August 18, 2012 - Saturday of the Nineteenth Week in Ordinary Time

Ezekiel 18:1-10, 13, 30-32
Psalm 51:12-15, 18-19
Matthew 19:13-15


When a child was considered property of their parents, it made sense that their parents would be punished with the death of the child. God is saying that each child is a person with their own dignity, their own responsibility. In the Gospel, the Apostles try to prevent the people from bring their children to Jesus. They consider Jesus too important to waste his time blessing children. He has sermons to give and people to heal. Jesus goes further than the prophecy of Ezekiel: He declares that children not only have an equal dignity to adults, but they are greater inasmuch as they are models for us. This sets the way of the world completely on its head. Jesus does that all the time: “Blessed are the poor.” “Love your enemy.” And now, “learn from children.”

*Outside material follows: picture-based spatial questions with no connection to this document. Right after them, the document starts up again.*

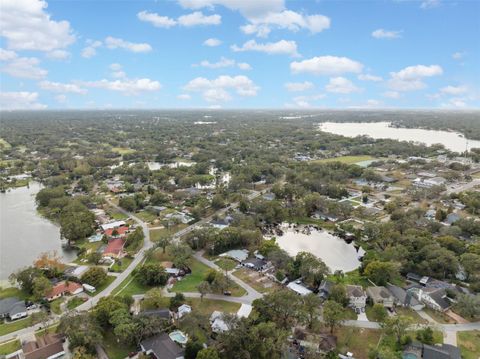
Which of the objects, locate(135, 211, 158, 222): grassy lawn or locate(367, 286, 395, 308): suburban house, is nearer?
locate(367, 286, 395, 308): suburban house

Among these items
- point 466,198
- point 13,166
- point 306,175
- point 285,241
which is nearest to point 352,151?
point 306,175

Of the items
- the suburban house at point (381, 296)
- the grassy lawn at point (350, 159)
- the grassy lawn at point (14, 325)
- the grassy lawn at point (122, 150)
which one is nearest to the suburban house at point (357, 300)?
the suburban house at point (381, 296)

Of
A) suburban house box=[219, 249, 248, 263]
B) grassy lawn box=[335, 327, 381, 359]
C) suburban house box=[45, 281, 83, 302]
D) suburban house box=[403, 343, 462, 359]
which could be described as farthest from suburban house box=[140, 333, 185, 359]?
suburban house box=[403, 343, 462, 359]

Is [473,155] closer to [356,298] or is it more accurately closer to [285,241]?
[285,241]

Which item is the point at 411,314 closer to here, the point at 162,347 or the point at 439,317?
the point at 439,317

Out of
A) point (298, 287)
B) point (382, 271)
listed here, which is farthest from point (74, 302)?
point (382, 271)

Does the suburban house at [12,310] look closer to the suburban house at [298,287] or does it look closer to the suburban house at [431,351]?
the suburban house at [298,287]

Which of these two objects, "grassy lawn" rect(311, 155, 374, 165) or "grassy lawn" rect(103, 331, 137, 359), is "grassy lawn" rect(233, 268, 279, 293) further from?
"grassy lawn" rect(311, 155, 374, 165)
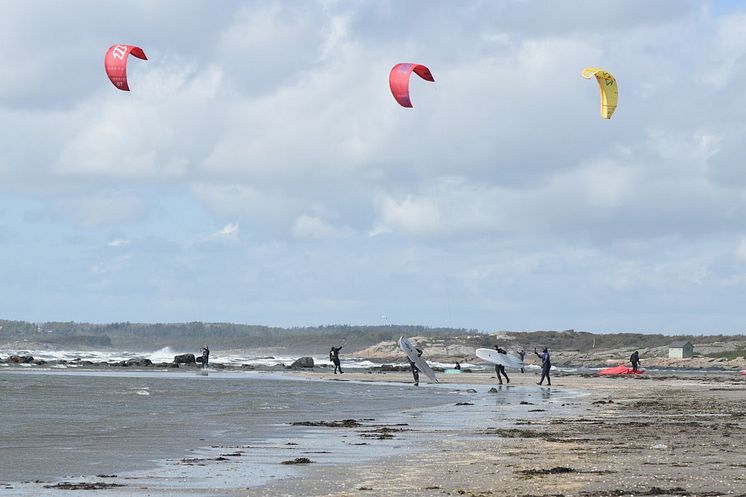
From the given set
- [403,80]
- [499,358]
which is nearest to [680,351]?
[499,358]

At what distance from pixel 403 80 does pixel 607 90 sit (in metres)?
6.79

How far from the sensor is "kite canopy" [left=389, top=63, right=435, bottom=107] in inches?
1454

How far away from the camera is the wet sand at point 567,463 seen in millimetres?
12633

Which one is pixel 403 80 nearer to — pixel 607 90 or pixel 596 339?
pixel 607 90

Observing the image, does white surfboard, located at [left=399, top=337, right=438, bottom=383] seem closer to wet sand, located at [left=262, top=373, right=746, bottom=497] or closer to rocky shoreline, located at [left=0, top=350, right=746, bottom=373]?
rocky shoreline, located at [left=0, top=350, right=746, bottom=373]

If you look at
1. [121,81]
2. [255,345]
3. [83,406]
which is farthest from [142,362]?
[255,345]

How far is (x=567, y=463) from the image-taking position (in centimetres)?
1488

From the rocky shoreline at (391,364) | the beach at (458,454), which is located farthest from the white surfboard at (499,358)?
the rocky shoreline at (391,364)

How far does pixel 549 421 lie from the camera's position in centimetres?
2320

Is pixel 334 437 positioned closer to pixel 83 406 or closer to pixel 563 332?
pixel 83 406

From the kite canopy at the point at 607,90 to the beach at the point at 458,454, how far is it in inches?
457

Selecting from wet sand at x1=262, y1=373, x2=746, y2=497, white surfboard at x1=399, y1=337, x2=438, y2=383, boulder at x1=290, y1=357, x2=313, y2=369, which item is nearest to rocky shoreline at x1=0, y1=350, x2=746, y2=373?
boulder at x1=290, y1=357, x2=313, y2=369

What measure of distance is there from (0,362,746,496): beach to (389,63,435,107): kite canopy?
11243 mm

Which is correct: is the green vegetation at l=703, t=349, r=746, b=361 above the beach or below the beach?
above
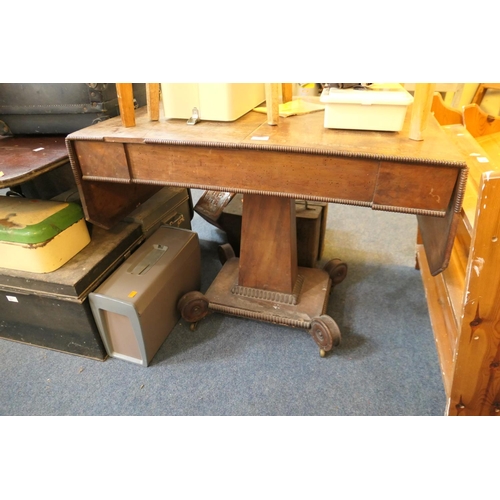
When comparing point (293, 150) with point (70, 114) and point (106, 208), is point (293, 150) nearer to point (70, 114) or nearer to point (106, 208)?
point (106, 208)

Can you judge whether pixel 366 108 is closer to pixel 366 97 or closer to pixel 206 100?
pixel 366 97

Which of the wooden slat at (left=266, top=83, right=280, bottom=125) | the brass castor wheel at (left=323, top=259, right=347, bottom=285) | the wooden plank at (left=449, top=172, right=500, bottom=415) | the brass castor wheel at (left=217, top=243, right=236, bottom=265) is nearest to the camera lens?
the wooden plank at (left=449, top=172, right=500, bottom=415)

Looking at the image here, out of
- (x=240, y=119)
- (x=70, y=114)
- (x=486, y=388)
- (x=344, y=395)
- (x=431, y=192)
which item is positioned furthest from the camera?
(x=70, y=114)

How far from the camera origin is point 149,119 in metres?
1.25

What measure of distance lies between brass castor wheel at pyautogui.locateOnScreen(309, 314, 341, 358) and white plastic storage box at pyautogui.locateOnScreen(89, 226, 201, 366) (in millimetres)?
625

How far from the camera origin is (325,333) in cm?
142

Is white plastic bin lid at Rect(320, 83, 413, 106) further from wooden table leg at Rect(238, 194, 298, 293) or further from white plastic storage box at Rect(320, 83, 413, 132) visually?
wooden table leg at Rect(238, 194, 298, 293)

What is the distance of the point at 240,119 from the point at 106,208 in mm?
647

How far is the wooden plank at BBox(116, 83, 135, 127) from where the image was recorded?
113 centimetres

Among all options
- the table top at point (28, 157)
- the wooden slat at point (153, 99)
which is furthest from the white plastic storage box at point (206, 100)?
the table top at point (28, 157)

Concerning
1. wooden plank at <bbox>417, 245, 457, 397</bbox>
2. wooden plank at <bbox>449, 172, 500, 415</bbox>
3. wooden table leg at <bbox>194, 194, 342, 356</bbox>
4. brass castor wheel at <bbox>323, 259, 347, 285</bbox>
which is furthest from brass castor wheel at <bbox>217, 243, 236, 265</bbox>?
wooden plank at <bbox>449, 172, 500, 415</bbox>

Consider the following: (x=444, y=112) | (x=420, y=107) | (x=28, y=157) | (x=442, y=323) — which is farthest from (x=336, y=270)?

What can we learn from a child who comes into this world knowing nothing? We can teach children math, reading, history, and every other human science. What could they possibly teach us except what we have taught them? But the Kingdom of heaven belongs to children, and we want it for ourselves too so we must learn a kind of wisdom from children.

A child is a person who literally has nothing. They have no possessions, no strength, no education. They depend on adults for everything. When we look at a child we should see someone loved so much by God, someone full of potential, someone whom we want to help in any way that we can. So we can learn from children about human dignity that is not dependent on any accomplishment or usefulness. Then, when we look at other people, we should see them the same way, without being blinded by whatever their years on earth have done; we should see the beloved child, the human dignity that is ours, unearned but unlosable.

To see that human dignity in ourself and in every person is to begin to love everyone. When we look at someone and do not think about how we can use them or even whether they impress us, we are acknowledging that there is something precious in them and in every human being. What is most precious in us is what we share in common with the version of ourself from however many years ago when we were a little child, or even from before we were born.